嬉しさと疑いが半分半分で、喜べない。そんな状況。
セラにとってクラムは大切な人だった。
仲間も大切であることに変わりはないが、それ以上に大切な。
「やめてよ、もう……。ねえ、本当なのね?本当に、あの人なの……?」
からかうような表情をしていたヴァルだったが、セラの真剣な表情を見て、すぐにからかいの笑顔を消すと柔らかい笑みで、ああ、と頷いた。
◼️◼️
クラムは、一歩一歩ゆっくりと進んでいた。
片足は膝の下からが無く、杖に縋ってようやく移動できているらしい。いや、片足がない状態で、義足があるわけでもないのにこの世界をこうやって移動できているのは奇跡というべきか。それともただ彼の身体能力が高いだけか。

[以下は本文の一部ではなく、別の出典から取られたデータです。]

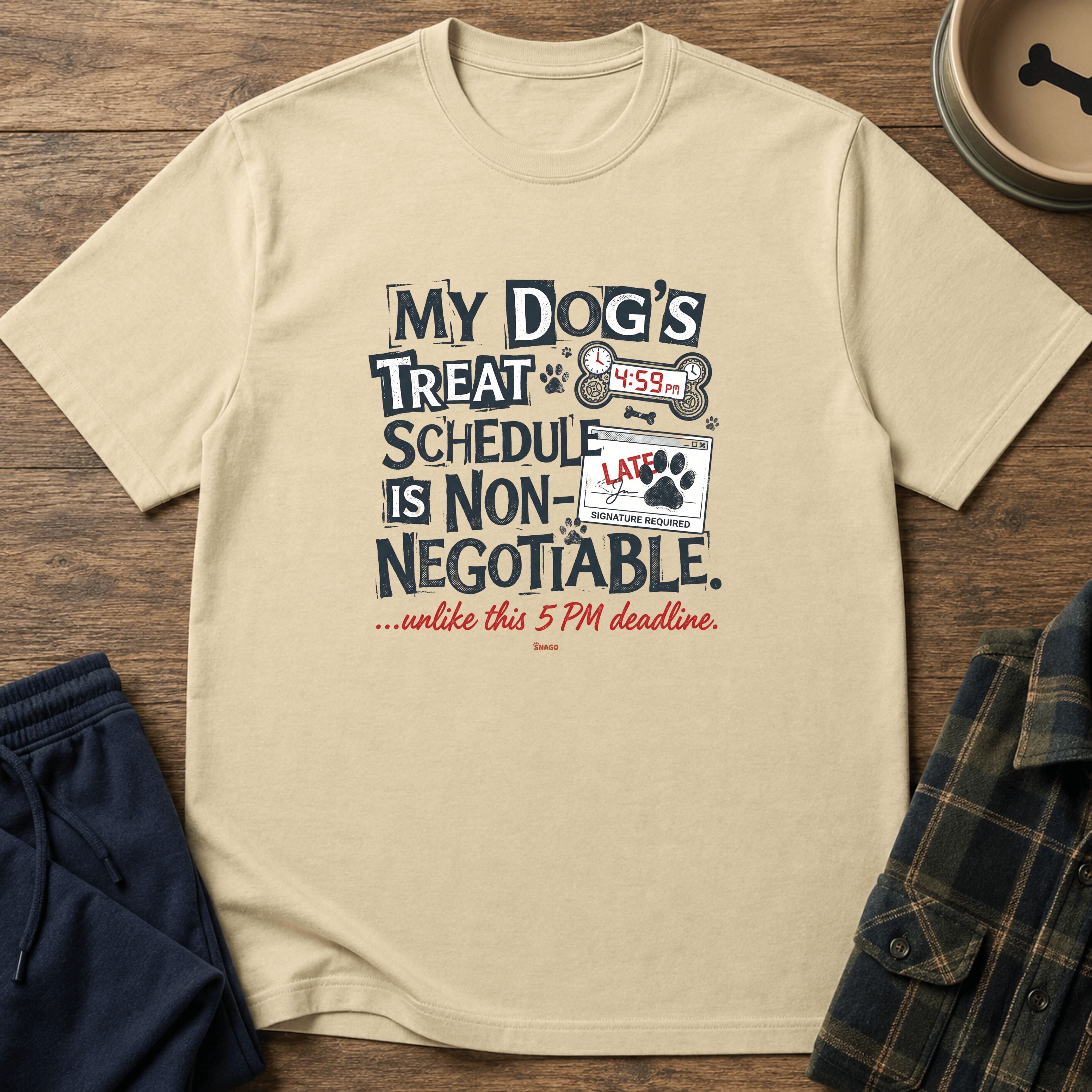 Snago T-Shirt My Dog Treats Are Non Negotiable Dog and Cat Tees for Pet Parents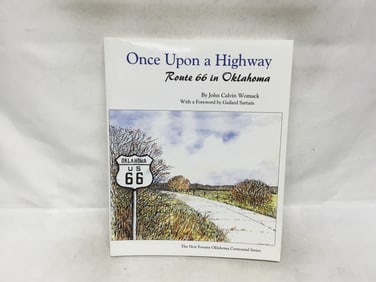 Once Upon A Highway: Route 66 in Oklahoma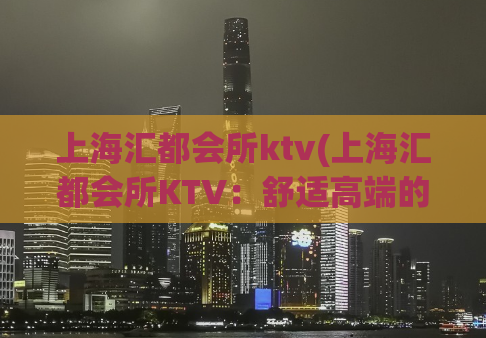 上海汇都会所ktv(上海汇都会所KTV：舒适高端的音乐娱乐空间)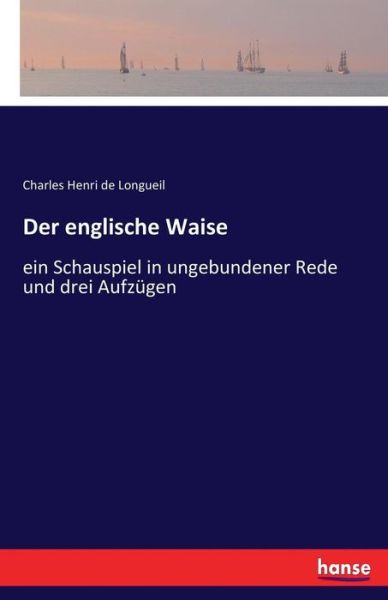 Der englische Waise - Longueil - Books -  - 9783743643710 - January 19, 2017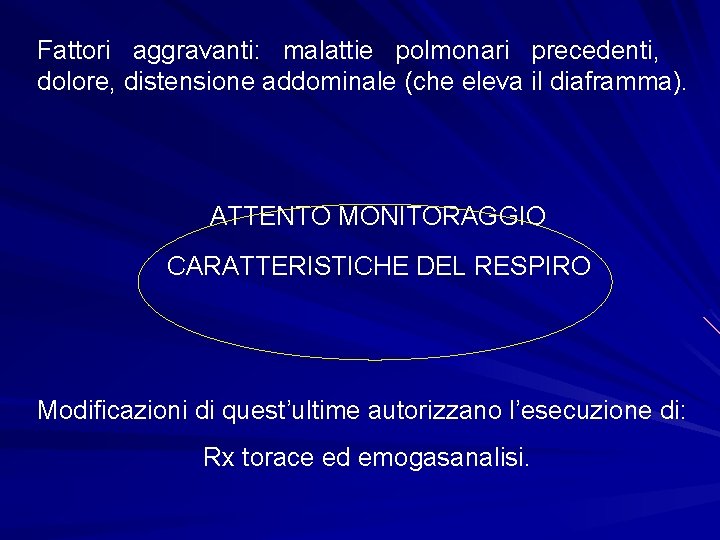 Fattori aggravanti: malattie polmonari precedenti, dolore, distensione addominale (che eleva il diaframma). ATTENTO MONITORAGGIO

「あ〜なんで移動しようなんて思ったんでしょうねぇ。疲れて疲れてもー大変。魔物もなんか多くなったし、強すぎ……。いつになったら人の住むとこに出るんですかねぇ!」
顔に諦めはない。
片足が無くなっても、前を向いている。できる限りのことをするべく、動いている。
「“進まなきゃ何も起こらないだろう”、でしたっけ。レノがよく言っていた言葉。わかりますねぇ、今となってはとても。辛い!けど進まないと何も起こらない!うわっ、魔物来ちゃったやべやべ」
ずっとこの調子だった。
誰もいない地を1人進み、時々声を上げては魔物に反応され、逃げるか撃退するか。
「おお。なんか大量に来ましたね。これはちょおっとキツいかなぁ?」
杖を使うため、下を向いて移動していたから気がつかなかったのか、目の前で数十匹の魔物がクラムを見ながら唸っていた。
キツい、と言いながらも余裕のあるニコニコとした笑顔で、魔物を見渡す。
「あの魔物ってこの前の美味しかった肉じゃないですか!さあ、肉塊に変わってください。細切れではなく!」
言い終わるなり、どこからか短剣を取り出すと左手で持ち、しっかりと右手の杖を持ち直すと魔物の中へ突っ込んでいった。